Comparison between standard pearson/spearman correlation and propr
Hi, I'm running a correlation/proportionality analysis on a multiomic dataset (metagenomic, metatranscriptomic and metaproteomic). I'm trying to correlate features in one dataset to the same features in one of the other datasets, so for example the abundance of a gene in the metagenomes to the same gene in the metatranscriptome.
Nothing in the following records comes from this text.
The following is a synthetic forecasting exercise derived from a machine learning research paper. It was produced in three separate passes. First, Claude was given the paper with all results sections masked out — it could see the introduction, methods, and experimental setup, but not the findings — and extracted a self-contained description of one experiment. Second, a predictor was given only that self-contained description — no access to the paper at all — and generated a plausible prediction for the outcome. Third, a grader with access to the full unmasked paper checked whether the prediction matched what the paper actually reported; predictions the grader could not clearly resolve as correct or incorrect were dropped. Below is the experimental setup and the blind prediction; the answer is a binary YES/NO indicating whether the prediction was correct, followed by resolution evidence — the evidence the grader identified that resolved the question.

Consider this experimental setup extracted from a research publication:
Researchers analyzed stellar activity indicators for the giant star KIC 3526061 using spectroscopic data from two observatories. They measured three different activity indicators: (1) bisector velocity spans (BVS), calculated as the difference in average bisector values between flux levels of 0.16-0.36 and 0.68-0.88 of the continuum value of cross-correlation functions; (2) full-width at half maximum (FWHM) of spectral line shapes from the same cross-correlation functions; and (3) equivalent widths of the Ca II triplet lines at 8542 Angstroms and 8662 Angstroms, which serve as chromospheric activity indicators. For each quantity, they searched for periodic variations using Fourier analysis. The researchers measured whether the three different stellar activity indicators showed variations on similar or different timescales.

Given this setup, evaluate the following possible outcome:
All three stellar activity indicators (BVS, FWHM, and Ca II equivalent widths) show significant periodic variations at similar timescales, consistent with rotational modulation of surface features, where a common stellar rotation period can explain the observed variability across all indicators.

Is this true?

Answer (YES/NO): NO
I've done this both with propr, following the 'column join' strategy as suggested in Quinn et al 2019 where counts in each dataset are log-transformed separately with CLR then joined into one table before analysing with propr:
pr <- propr(
counts = df,
metric = "rho",
ivar = NA,
alpha = NA,
p = 100
)
pr <- updateCutoffs(
object = pr,
custom_cutoffs = seq(.01, 1, .01),
tails = "right",
ncores = 8
)
This gives me an all-against-all comparison of the features, but because I'm primarily interested in how a single feature relates to the same feature between datasets I've then filtered the results to only these pairwise comparisons.
In parallell I've also run a "standard" correlation analysis of the CLR-transformed counts. For this I run pearson correlation on features that have a normal distribution in both compared datasets, and spearman correlations on the remaining features, followed by p-value adjustment (all in python).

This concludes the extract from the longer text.